The visually poetic, almost dance-like movements of the horses are astonishing, and the entire production design is equally imaginative. I particularly loved the projections of scene-setting drawings on what seemed to be a torn strip of paper above the stage.


The show follows teenager Albert Narracott (a winning Seth Numrich) into the battlefields of France, where he searches for Joey, the horse his drunken father sold to the British calvalry for 100 pounds. For me, the level of the ensemble acting and the script didn’t match the theatricality of the production values. There were too many war-story clichés, from the gun that fortuitously jams to the warm-hearted cease-fire moment between the German and English troops.


Yet I’ll readily admit that, like everyone else in my row, I was wiping away tears at the show’s stirring conclusion.


BENGAL TIGER AT  THE BAGHDAD ZOO


Ironically, on the same day I saw War Horse, I attended a matinee performance of another play that uses an animal to comment on war,  Rajiv Joseph’s Bengal Tiger at the Baghdad Zoo. Robin Williams stars in the title role, as a tiger killed at the zoo by American troops after the invasion of Iraq.


Williams spends most of the play as a ghostly, grizzled figure, wandering the stage in tattered clothes to offer wry, sometimes profane, sometimes angry comments about God, the cosmos and the nature of man. I  often find Williams too cloying and sentimental when he takes on serious roles in films. But here he was a riveting, subtle presence.


The play powerfully explores the corrosive effect of the Iraq war on both the American soldiers and the Iraqis who are affected by their presence.  It also touches on the terror and violence that were part of Iraqi life during the Saddam Hussein regime (one of his vicious sons, Uday, is a character in the drama).


This is a dark, haunting play that will leave you feeling unsettled hours later.

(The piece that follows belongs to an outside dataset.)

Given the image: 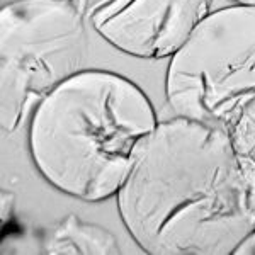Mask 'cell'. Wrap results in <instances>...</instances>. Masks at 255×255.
<instances>
[{"mask_svg": "<svg viewBox=\"0 0 255 255\" xmlns=\"http://www.w3.org/2000/svg\"><path fill=\"white\" fill-rule=\"evenodd\" d=\"M118 211L150 255H233L255 228V165L232 131L172 116L143 139Z\"/></svg>", "mask_w": 255, "mask_h": 255, "instance_id": "cell-1", "label": "cell"}, {"mask_svg": "<svg viewBox=\"0 0 255 255\" xmlns=\"http://www.w3.org/2000/svg\"><path fill=\"white\" fill-rule=\"evenodd\" d=\"M157 125L153 104L133 80L84 68L36 106L27 145L49 186L84 203H101L118 194Z\"/></svg>", "mask_w": 255, "mask_h": 255, "instance_id": "cell-2", "label": "cell"}, {"mask_svg": "<svg viewBox=\"0 0 255 255\" xmlns=\"http://www.w3.org/2000/svg\"><path fill=\"white\" fill-rule=\"evenodd\" d=\"M165 97L174 116L232 131L255 99V5L211 10L168 58Z\"/></svg>", "mask_w": 255, "mask_h": 255, "instance_id": "cell-3", "label": "cell"}, {"mask_svg": "<svg viewBox=\"0 0 255 255\" xmlns=\"http://www.w3.org/2000/svg\"><path fill=\"white\" fill-rule=\"evenodd\" d=\"M82 9L72 0H14L0 10L2 129L15 133L63 80L84 70Z\"/></svg>", "mask_w": 255, "mask_h": 255, "instance_id": "cell-4", "label": "cell"}, {"mask_svg": "<svg viewBox=\"0 0 255 255\" xmlns=\"http://www.w3.org/2000/svg\"><path fill=\"white\" fill-rule=\"evenodd\" d=\"M211 10L213 0H97L89 20L118 51L162 60L170 58Z\"/></svg>", "mask_w": 255, "mask_h": 255, "instance_id": "cell-5", "label": "cell"}, {"mask_svg": "<svg viewBox=\"0 0 255 255\" xmlns=\"http://www.w3.org/2000/svg\"><path fill=\"white\" fill-rule=\"evenodd\" d=\"M48 254H97L118 255L121 249L118 240L109 230L97 225L82 221L75 215H70L49 233L46 242Z\"/></svg>", "mask_w": 255, "mask_h": 255, "instance_id": "cell-6", "label": "cell"}, {"mask_svg": "<svg viewBox=\"0 0 255 255\" xmlns=\"http://www.w3.org/2000/svg\"><path fill=\"white\" fill-rule=\"evenodd\" d=\"M233 255H255V228L245 237V240L237 247Z\"/></svg>", "mask_w": 255, "mask_h": 255, "instance_id": "cell-7", "label": "cell"}, {"mask_svg": "<svg viewBox=\"0 0 255 255\" xmlns=\"http://www.w3.org/2000/svg\"><path fill=\"white\" fill-rule=\"evenodd\" d=\"M233 3H240V5H255V0H233Z\"/></svg>", "mask_w": 255, "mask_h": 255, "instance_id": "cell-8", "label": "cell"}, {"mask_svg": "<svg viewBox=\"0 0 255 255\" xmlns=\"http://www.w3.org/2000/svg\"><path fill=\"white\" fill-rule=\"evenodd\" d=\"M72 2H75V3H77V5H79V2H77V0H72Z\"/></svg>", "mask_w": 255, "mask_h": 255, "instance_id": "cell-9", "label": "cell"}]
</instances>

It may be too soon for American audiences to confront this subject–even with Williams’ star power, there were many empty seats on the afternoon I attended.  But those looking for theater that confronts contemporary issues  in an unflinching manner will be thoroughly rewarded.


JERUSALEM


Mark Rylance, who wowed Broadway audiences last fall as a preening, egocentric playwright in La Bete, is giving another remarkable performance in  Jerusalem, the final play I caught during my all-too-brief visit.  Rylance is a virtual lock to win the Tony Award for Best Actor next month for the role of Johnny "Rooster” Byron, a former motorcycle daredevil  living in a trailer in the woods in rural England.


As the play opens, the town council has put an eviction notice on Rooster’s metal door. The woods will soon make way for a soulless real estate development,  and, besides, the hard-drinking, drug-using Byron is no  community asset. His trash-strewn property is regularly the site of all-night parties that attract local teenagers  and other hangers-on.


Though Rooster  is hardly a heroic figure, Rylance gives him a kind of eccentric grandeur.  He’s a modern-day  Falstaff, living large, railing against conformity and thumbing his nose at society.


The show’s title comes from a popular British hymn adapted from a poem by William Blake. Many critics, particularly in Britain, where this Jez Butterworth play originated, found Rooster to be a symbol of a mythic England that may never have been, but whose passing is nevertheless  deeply lamented.


That metaphor was lost on me. But you don’t have to be English to appreciate the brilliant work of Rylance and the rest of this talented cast.